┌──

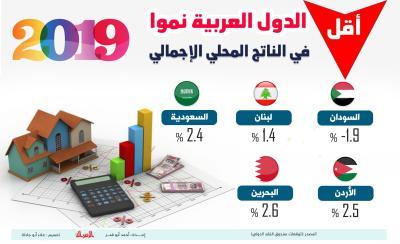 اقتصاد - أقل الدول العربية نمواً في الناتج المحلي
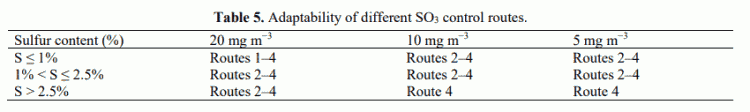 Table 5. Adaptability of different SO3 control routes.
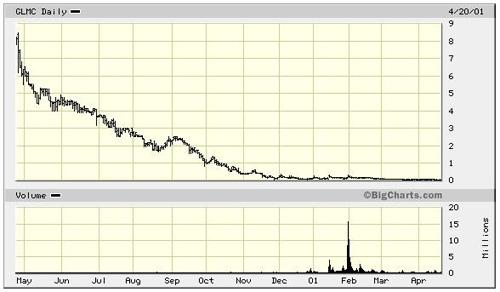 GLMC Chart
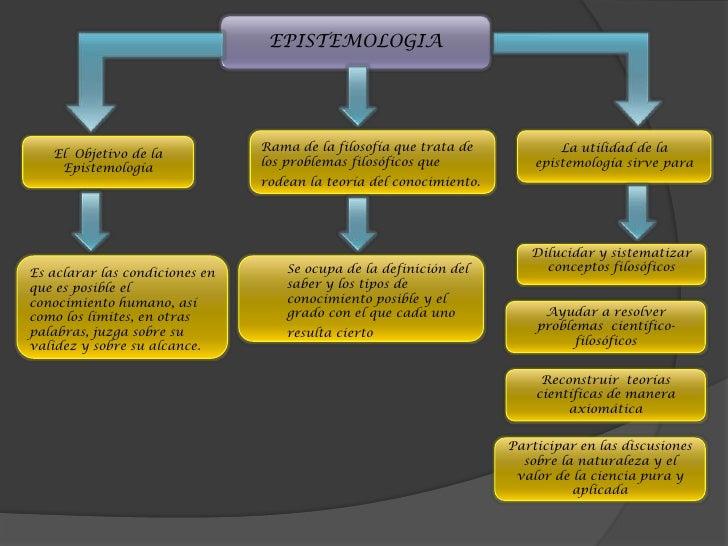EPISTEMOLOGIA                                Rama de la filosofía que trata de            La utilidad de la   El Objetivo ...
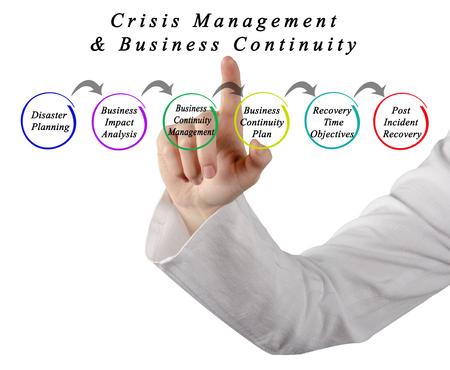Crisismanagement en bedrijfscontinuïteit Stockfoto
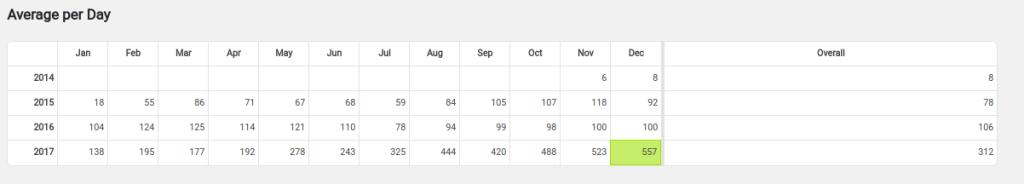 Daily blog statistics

└──
┌──

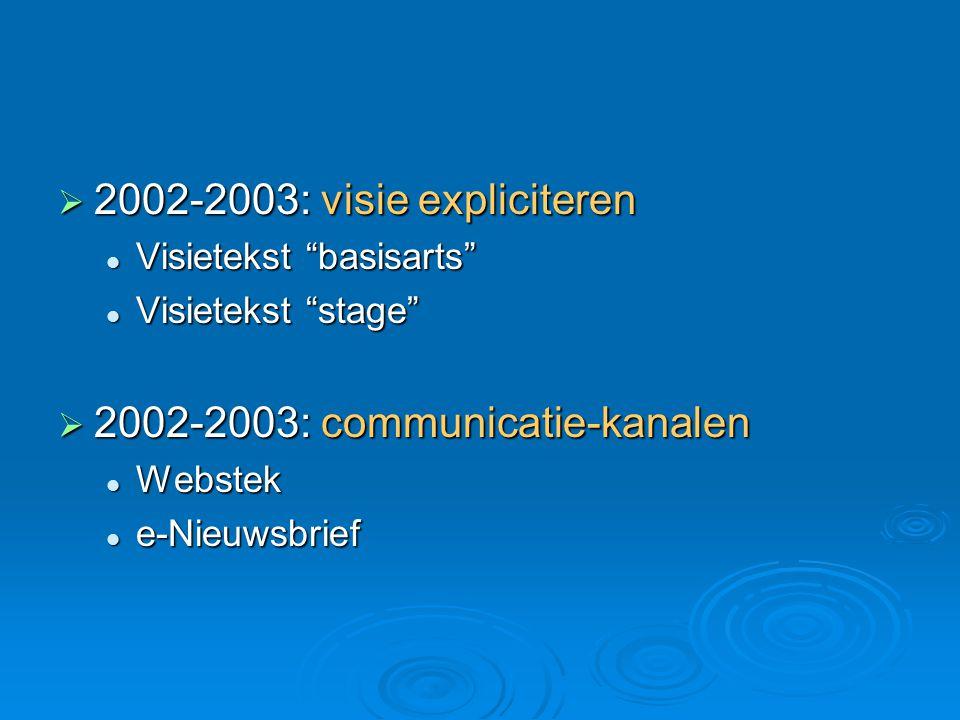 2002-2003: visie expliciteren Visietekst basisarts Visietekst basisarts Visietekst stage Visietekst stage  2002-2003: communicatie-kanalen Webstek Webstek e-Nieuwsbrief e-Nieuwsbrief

└──

# Task objective
Copy only these lines from the records above, exactly: the one with "اقتصاد - أقل", the one with "Daily blog statistics", and those between. Skip the pictures.

# Output for this task
 اقتصاد - أقل الدول العربية نمواً في الناتج المحلي
 Table 5. Adaptability of different SO3 control routes.
 GLMC Chart
EPISTEMOLOGIA                                Rama de la filosofía que trata de            La utilidad de la   El Objetivo ...
Crisismanagement en bedrijfscontinuïteit Stockfoto
 Daily blog statistics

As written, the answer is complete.